● What this task involves:
The entries below contain a stretch that opens with the line containing "genus: Cervus" and closes with the line containing "New Zealand, site PS1_CAM7831, 2022-06-23"; set down that stretch exactly, both ends included, and nothing else.

● Data to examine:
################

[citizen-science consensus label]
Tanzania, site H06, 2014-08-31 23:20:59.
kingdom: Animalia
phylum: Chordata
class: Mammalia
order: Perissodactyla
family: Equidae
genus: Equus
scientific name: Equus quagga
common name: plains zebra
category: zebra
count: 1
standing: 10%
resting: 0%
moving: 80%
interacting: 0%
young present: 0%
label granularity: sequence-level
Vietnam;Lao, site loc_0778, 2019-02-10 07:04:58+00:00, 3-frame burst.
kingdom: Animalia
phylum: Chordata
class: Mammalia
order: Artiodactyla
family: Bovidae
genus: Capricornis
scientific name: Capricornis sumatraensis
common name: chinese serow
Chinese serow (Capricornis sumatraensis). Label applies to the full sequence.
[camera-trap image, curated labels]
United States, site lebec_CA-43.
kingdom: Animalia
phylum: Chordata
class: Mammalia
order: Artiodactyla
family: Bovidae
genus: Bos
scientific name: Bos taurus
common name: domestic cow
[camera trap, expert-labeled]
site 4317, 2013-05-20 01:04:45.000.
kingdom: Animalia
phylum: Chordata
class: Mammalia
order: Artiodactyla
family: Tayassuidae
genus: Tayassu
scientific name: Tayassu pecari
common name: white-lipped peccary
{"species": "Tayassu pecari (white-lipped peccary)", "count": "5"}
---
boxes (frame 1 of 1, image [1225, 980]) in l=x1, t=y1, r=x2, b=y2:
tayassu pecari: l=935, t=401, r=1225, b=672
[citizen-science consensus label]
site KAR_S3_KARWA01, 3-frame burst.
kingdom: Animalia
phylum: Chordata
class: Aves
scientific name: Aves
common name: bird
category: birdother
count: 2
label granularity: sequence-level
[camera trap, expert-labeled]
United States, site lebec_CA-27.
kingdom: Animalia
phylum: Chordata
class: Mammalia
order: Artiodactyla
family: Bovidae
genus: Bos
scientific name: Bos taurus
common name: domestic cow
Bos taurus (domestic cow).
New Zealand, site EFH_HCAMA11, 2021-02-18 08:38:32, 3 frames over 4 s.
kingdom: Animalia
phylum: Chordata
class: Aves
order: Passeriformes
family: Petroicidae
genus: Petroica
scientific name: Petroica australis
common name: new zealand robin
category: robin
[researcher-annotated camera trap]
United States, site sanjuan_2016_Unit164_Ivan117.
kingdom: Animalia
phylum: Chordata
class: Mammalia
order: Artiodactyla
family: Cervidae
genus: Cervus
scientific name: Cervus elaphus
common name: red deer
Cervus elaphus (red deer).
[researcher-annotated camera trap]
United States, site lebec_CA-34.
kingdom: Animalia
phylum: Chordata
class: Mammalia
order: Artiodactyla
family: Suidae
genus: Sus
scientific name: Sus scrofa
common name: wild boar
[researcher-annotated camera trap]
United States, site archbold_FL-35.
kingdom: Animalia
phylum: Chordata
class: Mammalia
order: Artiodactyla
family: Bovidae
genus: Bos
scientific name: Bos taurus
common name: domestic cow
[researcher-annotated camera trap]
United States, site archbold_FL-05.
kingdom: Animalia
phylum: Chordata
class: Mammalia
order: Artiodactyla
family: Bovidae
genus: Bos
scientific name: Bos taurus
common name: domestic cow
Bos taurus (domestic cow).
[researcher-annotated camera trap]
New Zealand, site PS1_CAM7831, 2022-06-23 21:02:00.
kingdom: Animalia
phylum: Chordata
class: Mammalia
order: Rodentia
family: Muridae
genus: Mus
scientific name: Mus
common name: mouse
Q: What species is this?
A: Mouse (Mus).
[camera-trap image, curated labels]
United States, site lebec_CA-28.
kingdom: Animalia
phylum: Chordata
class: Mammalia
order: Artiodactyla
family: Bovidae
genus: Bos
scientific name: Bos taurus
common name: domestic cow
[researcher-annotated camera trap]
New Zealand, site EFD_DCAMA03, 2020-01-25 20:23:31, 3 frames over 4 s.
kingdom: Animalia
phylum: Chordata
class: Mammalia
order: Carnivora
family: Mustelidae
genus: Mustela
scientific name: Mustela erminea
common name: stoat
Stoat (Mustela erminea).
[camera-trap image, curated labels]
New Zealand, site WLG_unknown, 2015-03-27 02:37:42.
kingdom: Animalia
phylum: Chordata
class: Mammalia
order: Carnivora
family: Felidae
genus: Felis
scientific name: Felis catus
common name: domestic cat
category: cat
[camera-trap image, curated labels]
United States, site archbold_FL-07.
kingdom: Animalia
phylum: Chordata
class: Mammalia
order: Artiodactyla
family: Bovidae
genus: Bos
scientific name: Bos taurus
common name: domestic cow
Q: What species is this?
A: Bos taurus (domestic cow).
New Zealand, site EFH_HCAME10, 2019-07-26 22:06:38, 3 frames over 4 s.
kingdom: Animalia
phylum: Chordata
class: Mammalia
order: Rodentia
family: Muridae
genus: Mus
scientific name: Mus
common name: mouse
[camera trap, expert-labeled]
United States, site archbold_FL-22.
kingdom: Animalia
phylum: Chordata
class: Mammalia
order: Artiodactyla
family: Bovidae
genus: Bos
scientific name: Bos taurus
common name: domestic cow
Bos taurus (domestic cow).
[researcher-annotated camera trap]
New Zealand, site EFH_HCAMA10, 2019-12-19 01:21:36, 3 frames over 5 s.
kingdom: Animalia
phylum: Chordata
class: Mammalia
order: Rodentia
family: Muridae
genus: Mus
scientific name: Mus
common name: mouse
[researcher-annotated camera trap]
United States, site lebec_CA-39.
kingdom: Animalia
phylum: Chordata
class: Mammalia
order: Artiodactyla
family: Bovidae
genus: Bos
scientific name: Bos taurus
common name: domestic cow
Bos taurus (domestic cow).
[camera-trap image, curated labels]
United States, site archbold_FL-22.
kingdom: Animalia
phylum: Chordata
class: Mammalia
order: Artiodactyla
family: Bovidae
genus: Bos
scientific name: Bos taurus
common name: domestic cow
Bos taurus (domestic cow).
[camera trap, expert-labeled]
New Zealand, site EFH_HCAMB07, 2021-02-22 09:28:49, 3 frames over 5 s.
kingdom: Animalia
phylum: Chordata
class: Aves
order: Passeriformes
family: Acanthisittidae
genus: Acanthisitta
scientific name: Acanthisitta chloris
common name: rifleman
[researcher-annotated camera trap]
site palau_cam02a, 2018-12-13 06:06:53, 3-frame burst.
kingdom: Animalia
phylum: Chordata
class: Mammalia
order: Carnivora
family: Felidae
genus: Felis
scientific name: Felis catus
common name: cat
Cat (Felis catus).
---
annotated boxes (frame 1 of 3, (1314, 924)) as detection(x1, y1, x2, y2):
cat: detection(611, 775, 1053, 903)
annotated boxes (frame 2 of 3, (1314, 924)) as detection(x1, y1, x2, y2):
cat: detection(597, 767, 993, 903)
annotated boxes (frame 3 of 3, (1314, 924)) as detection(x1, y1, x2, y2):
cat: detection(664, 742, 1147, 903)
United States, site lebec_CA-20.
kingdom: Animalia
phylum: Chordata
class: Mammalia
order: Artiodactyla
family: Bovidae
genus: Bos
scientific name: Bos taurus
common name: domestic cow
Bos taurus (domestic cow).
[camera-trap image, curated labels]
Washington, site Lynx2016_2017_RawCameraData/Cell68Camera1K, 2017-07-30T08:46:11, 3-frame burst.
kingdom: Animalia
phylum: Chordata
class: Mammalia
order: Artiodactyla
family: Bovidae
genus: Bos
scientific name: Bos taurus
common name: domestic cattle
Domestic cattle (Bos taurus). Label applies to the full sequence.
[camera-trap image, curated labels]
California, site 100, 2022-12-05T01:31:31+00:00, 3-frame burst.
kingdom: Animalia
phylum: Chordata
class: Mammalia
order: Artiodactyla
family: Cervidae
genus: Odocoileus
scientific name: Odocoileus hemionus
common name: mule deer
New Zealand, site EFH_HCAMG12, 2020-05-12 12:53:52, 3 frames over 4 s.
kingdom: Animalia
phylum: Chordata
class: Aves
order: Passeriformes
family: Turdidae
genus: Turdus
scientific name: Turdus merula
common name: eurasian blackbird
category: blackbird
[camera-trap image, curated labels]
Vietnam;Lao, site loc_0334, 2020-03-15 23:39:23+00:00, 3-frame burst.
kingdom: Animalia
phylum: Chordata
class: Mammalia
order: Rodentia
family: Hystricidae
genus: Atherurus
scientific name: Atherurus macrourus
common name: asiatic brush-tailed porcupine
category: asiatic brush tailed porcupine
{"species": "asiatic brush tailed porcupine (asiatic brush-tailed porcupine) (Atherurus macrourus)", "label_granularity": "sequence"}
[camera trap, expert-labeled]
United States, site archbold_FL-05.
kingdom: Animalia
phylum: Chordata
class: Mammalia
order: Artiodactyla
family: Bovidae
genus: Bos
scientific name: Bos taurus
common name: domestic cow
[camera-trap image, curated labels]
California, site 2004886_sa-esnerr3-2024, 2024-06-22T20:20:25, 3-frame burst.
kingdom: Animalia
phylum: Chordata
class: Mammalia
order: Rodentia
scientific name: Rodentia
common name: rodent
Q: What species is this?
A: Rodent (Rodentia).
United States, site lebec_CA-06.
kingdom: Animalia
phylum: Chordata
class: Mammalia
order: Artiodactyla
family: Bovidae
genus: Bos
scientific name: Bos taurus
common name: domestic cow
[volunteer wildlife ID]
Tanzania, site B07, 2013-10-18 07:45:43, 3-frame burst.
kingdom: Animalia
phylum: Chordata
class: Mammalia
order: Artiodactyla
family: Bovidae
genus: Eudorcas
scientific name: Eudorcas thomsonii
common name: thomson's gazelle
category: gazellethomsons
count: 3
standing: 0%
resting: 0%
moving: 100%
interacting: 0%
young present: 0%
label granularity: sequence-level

################

● Expected answer:
genus: Cervus
scientific name: Cervus elaphus
common name: red deer
Cervus elaphus (red deer).
[researcher-annotated camera trap]
United States, site lebec_CA-34.
kingdom: Animalia
phylum: Chordata
class: Mammalia
order: Artiodactyla
family: Suidae
genus: Sus
scientific name: Sus scrofa
common name: wild boar
[researcher-annotated camera trap]
United States, site archbold_FL-35.
kingdom: Animalia
phylum: Chordata
class: Mammalia
order: Artiodactyla
family: Bovidae
genus: Bos
scientific name: Bos taurus
common name: domestic cow
[researcher-annotated camera trap]
United States, site archbold_FL-05.
kingdom: Animalia
phylum: Chordata
class: Mammalia
order: Artiodactyla
family: Bovidae
genus: Bos
scientific name: Bos taurus
common name: domestic cow
Bos taurus (domestic cow).
[researcher-annotated camera trap]
New Zealand, site PS1_CAM7831, 2022-06-23 21:02:00.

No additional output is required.